Buddy’s sister and her husband, an instructor at the university, sat at the far end of the table, and for some reason they made me uncomfortable. I had the teacher made for a part-time agrarian romanticist or an eastern college man on a brief excursion into the life of his wife’s family. The smile and the handshake were too easy and open — and dismissing. She favored her mother, a well-shaped woman with clear skin and blue eyes that had a quick light in them, but none of the same cheerfulness was in the daughter’s face. The daughter was pretty, with sun-bleached curly hair and beautiful hands, but there was a darkness inside her that marred the rest of it, and I could sense a resentment in her because I was someone whom Buddy had known in prison and had brought to their home.

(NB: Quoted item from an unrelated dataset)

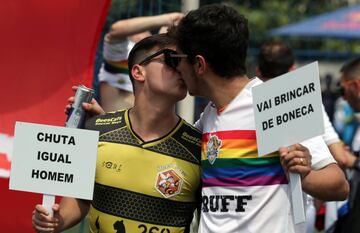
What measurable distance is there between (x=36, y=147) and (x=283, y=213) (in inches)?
38.6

But Buddy’s father was the one who I realized instinctively was no ordinary person. His shoulders were square and hard, his neck coarse with sunburn and wind, and the edges of his palms were thick with callus and there were half-moon carpenter’s bruises on his fingernails. He was a good-looking man for his age. He combed his thin, brown hair straight back over a wide forehead, and his gray eyes looked directly at you without blinking. He didn’t have that soft quality to the edge of the bone structure in the face that most Irish have, and his back stayed straight in the chair and never quite rested against the wood. He took the silver watch on its chain from his blue-jeans pocket and looked at it a moment as though seeing it for the first time.